Text S2 To derive community-inferred temperatures (CiT) in a “bottom-up” approach, we
fitted locally measured temperatures (LmT, the response variable) from soil miniature dataloggers against Ellenberg averaged values (EaV). We used the set of 138 vegetation plots
(Fig. S1a) for which we had information on LmT over a given time period (Table S1)

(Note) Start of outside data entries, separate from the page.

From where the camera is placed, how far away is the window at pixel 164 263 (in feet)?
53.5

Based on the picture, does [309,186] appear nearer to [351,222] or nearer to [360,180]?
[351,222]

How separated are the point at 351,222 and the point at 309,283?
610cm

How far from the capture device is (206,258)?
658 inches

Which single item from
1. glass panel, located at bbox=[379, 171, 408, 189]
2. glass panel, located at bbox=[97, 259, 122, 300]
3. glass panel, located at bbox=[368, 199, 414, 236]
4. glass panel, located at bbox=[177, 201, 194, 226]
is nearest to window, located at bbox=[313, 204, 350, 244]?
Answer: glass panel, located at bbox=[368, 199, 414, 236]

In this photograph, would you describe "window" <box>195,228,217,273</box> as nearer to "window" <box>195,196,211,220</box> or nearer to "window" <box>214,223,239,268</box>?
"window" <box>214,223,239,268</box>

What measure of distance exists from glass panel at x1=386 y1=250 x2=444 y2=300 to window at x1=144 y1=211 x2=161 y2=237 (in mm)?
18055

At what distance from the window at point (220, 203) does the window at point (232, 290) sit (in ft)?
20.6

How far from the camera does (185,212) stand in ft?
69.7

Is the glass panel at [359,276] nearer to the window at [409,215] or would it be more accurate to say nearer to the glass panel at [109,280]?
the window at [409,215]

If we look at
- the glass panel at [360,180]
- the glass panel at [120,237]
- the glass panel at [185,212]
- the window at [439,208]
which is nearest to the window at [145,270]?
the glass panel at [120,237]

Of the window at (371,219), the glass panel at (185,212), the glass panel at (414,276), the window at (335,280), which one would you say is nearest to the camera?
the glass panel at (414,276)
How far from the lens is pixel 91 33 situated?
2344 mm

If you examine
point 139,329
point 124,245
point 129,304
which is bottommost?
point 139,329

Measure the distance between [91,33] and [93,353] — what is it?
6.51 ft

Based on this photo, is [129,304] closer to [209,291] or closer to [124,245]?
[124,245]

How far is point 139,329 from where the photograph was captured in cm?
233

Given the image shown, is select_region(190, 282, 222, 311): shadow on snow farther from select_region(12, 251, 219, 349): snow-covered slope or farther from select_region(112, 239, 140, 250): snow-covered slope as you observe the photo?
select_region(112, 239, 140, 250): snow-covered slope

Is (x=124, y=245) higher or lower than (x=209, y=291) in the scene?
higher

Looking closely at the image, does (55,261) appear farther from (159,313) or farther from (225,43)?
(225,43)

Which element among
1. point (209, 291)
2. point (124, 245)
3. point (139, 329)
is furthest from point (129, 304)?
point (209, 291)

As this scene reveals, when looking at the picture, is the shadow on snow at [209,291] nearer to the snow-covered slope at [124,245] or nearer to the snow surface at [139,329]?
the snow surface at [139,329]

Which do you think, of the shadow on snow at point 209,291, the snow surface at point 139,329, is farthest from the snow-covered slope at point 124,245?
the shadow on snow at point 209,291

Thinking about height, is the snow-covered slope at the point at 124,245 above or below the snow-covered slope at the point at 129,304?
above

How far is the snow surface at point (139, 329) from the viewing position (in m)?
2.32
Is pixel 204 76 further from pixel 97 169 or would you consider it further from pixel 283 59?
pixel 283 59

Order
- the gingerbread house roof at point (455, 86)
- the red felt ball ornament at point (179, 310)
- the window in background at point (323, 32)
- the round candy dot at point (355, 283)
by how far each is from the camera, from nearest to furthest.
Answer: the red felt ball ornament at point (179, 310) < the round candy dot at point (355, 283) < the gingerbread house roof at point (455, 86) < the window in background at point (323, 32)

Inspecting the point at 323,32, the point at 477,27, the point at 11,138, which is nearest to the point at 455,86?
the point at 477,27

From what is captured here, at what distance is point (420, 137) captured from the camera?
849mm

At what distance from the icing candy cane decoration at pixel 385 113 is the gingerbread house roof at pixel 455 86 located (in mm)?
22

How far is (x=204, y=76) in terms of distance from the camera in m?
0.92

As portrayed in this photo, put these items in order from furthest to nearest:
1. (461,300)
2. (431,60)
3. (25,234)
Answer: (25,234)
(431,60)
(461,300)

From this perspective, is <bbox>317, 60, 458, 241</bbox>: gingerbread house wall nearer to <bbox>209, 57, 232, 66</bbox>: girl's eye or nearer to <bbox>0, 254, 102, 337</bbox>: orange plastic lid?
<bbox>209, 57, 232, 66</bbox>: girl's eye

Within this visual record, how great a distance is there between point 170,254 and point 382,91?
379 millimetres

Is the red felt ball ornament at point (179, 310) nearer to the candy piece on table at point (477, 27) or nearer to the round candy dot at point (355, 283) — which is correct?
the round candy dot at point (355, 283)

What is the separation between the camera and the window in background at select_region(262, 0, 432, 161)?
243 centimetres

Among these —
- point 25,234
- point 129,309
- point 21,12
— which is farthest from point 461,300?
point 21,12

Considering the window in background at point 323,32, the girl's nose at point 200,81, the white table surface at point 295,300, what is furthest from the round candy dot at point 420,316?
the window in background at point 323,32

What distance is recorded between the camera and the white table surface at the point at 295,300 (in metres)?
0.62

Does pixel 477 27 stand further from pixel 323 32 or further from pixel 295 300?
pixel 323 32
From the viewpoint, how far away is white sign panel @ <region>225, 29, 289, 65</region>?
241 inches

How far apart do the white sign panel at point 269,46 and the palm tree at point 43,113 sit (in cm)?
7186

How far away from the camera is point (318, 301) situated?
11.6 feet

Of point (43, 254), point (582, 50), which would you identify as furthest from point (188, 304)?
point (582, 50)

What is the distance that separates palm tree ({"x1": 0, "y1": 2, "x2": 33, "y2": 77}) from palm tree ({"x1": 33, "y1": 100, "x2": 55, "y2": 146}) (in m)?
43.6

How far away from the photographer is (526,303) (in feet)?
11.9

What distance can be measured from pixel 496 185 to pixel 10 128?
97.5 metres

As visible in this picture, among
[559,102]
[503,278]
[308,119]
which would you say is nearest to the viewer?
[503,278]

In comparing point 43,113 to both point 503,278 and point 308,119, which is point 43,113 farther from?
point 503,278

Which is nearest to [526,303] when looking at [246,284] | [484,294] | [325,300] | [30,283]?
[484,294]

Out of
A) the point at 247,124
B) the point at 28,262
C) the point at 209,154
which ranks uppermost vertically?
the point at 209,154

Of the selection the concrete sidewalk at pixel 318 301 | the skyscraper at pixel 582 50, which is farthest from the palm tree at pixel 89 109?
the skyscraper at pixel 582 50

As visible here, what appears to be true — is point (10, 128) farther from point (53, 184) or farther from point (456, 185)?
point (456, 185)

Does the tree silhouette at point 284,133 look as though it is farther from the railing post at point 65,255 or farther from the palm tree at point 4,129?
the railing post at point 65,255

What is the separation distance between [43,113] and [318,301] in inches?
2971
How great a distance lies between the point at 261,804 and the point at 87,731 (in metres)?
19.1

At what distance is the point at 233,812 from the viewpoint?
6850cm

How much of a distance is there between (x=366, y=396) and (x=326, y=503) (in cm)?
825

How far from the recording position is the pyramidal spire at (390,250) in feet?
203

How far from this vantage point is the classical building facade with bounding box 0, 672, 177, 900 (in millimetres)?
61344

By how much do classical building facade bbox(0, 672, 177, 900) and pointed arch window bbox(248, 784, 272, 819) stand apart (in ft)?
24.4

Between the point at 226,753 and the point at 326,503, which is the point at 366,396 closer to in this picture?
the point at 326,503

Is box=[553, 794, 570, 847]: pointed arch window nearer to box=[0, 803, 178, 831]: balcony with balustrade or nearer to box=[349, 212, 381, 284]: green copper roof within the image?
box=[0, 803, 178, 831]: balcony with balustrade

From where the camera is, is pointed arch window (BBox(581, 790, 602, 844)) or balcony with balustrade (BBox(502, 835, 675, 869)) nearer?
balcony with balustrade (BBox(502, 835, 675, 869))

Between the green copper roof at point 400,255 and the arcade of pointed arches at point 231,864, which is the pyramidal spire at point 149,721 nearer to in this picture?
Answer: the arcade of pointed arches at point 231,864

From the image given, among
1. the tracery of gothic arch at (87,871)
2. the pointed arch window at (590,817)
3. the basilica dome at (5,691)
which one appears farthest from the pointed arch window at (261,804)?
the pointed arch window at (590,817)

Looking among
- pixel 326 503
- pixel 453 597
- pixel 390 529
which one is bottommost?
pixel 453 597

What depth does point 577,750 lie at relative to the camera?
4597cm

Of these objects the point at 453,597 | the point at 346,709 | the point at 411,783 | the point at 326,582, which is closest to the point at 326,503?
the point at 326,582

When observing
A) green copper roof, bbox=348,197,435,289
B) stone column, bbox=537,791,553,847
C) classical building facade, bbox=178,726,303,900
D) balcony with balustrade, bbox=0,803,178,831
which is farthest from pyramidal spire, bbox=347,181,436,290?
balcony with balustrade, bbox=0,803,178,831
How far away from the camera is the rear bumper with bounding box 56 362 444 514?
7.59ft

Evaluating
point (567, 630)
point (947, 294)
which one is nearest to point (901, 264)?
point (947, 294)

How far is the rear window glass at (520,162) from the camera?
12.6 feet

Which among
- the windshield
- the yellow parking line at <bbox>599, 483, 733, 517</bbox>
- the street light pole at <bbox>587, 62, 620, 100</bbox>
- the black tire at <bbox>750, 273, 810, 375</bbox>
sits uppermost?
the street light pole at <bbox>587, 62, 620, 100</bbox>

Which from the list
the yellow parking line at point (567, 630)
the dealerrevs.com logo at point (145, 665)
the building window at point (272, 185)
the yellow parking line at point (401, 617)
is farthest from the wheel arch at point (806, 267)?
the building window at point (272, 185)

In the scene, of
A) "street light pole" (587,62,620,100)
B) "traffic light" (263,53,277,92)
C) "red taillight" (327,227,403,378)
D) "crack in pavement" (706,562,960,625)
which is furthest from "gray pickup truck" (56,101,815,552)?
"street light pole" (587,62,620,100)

corresponding to the sampling period of the vegetation. We built a total of 14 models using
ordinary least-squares linear regressions to predict monthly mean temperature for each of the
12 months, annual mean temperature, and growing-season (June, July, August) mean
temperature. For each model, we randomly sampled, without replacement, half of the set of
vegetation plots available to calibrate the model. The remaining half was used to validate the
model and to assess its performances. This procedure was repeated 1,000 times for each of the
14 bottom-up models.
To derive CiT in a “top-down” approach, we fitted globally interpolated temperatures
(GiT, the response variable) from WorldClim against EaV. We first selected the set of
vegetation plots sampled during 1950-2000 (cf. WorldClim time period) and belonging to 1km2 climatic units that are relatively flat (e.g. mean roughness index less than 1.05) in order to
improve the quality of the fit between GiT and EaV. Then, we averaged EaV within each 1km2 climatic unit and selected the set of units having at least three vegetation plots to allow
for a reliable estimation of mean EaV within each 1-km2 climatic unit. A total of 121 1-km2
climatic units met this criterion (Fig. S1b). Similarly to the bottom-up modelling approach,
we built a total of 14 models using ordinary least-squares linear regressions to predict
monthly mean temperature for each of the 12 months, annual mean temperature, and growingseason (June, July, August) mean temperature. For each model, we randomly sampled,
without replacement, half of the set of 1-km2 climatic units available to calibrate the model.
The remaining half was used to validate the model and to assess its performances. This
procedure was repeated 1,000 times for each of the 14 top-down models.